Every time after suspending PC I got:

WARNING (theano.sandbox.cuda): CUDA is installed, but device gpu is not available  (error: Unable to get the number of gpus available: unknown error)

I use CUDA 8.0 with:

cuda-drivers                                                375.51-1 
libcuda1-375                                                375.66-0ubuntu0.16.04.1

I found one solution to enable this modes on nvidia:

/usr/bin/nvidia-smi -pm ENABLED
/usr/bin/nvidia-smi -c EXCLUSIVE_PROCESS

and put this into /etc/rc.local but this did not solved that issue. Maybe there is some workaround how to restart drivers without restarting whole PC which is annoying.

BTW. At the same time when I got this error message command nvidia-smi works perfectly and I can see GPU and display utilization with process running there.

2 Likes

I have this problem too. I haven’t found a real solution other than unloading and reloading the nvidia kernel module.

sudo rmmod nvidia_uvm
sudo modprobe nvidia_uvm

Note that to be able to unload the module any process using it will need to be terminated (if using a notebook just restart the kernel).

3 Likes

Thx! That is fantastic workaround.

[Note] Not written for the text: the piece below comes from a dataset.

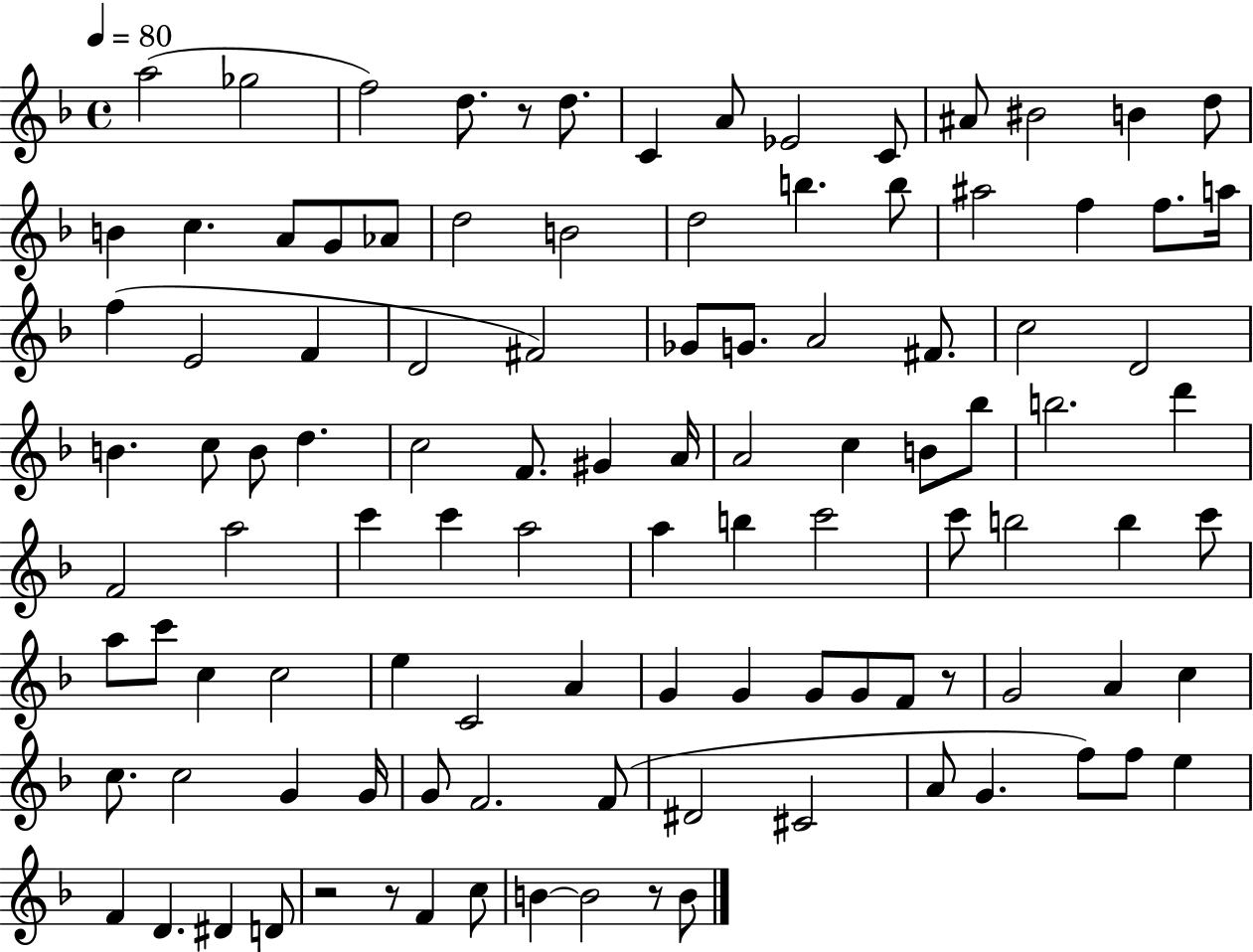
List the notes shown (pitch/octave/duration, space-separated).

A5/h Gb5/h F5/h D5/e. R/e D5/e. C4/q A4/e Eb4/h C4/e A#4/e BIS4/h B4/q D5/e B4/q C5/q. A4/e G4/e Ab4/e D5/h B4/h D5/h B5/q. B5/e A#5/h F5/q F5/e. A5/s F5/q E4/h F4/q D4/h F#4/h Gb4/e G4/e. A4/h F#4/e. C5/h D4/h B4/q. C5/e B4/e D5/q. C5/h F4/e. G#4/q A4/s A4/h C5/q B4/e Bb5/e B5/h. D6/q F4/h A5/h C6/q C6/q A5/h A5/q B5/q C6/h C6/e B5/h B5/q C6/e A5/e C6/e C5/q C5/h E5/q C4/h A4/q G4/q G4/q G4/e G4/e F4/e R/e G4/h A4/q C5/q C5/e. C5/h G4/q G4/s G4/e F4/h. F4/e D#4/h C#4/h A4/e G4/q. F5/e F5/e E5/q F4/q D4/q. D#4/q D4/e R/h R/e F4/q C5/e B4/q B4/h R/e B4/e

I allready posted on official nvidia support forum, maybe they will fix this bug soon.

Just for the record for the other people having the same problem I created following file:

-rwxr-xr-x 1 root root 162 cze 9 21:16 nvidia-reload

File /etc/pm/sleep.d/nvidia-reload:

#! /bin/sh
# Workaround for not working nvidia cuda after suspend
case $1 in
    resume|thaw)
	sudo rmmod nvidia_uvm
	sudo modprobe nvidia_uvm
    ;;
esac

Now this is called every time computer is booted from suspend.

If I suspend during the training of my module, using pm-suspend.
Hours later, when I wake up my server again, will the training continue ?
Or I need to re-train again ?

By the way… Had the same issue in Ubuntu 16.04 and the above script (thanks cypress!) and location had to be modified to

File /lib/systemd/system-sleep/nvidia-reload
-rwxr-xr-x 1 root root 238 Jun 17 06:13 nvidia-reload

case “$1” in
post)
sudo rmmod nvidia_uvm
sudo modprobe nvidia_uvm
;;
esac

Perhaps sudo is not needed in a system-wide script?